-- Opening Marker --

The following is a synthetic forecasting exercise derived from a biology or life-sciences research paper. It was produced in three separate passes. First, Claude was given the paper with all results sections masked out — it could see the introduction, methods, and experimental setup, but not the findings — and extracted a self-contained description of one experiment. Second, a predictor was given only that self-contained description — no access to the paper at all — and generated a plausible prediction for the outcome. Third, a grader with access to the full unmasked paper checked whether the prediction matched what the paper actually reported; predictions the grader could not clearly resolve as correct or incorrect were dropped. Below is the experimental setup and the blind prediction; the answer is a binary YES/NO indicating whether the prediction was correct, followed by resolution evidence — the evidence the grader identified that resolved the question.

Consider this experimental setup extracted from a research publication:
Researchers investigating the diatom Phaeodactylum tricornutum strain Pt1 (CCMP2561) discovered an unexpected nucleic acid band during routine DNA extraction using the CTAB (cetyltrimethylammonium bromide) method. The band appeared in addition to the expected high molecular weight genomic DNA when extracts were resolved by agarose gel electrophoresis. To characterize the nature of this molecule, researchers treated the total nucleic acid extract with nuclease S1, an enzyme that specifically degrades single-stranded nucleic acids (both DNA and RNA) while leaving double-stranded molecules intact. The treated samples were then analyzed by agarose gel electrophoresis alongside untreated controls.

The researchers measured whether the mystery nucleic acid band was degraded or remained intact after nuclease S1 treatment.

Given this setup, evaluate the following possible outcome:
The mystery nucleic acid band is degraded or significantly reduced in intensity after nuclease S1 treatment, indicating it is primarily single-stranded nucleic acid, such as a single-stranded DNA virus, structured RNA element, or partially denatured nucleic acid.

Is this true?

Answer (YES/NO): NO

-- Closing Marker --

* WORK TASK
Among the lines of the data, some may include "intact" as a word or string; report how many, and nothing else.

* TASK RESPONSE
2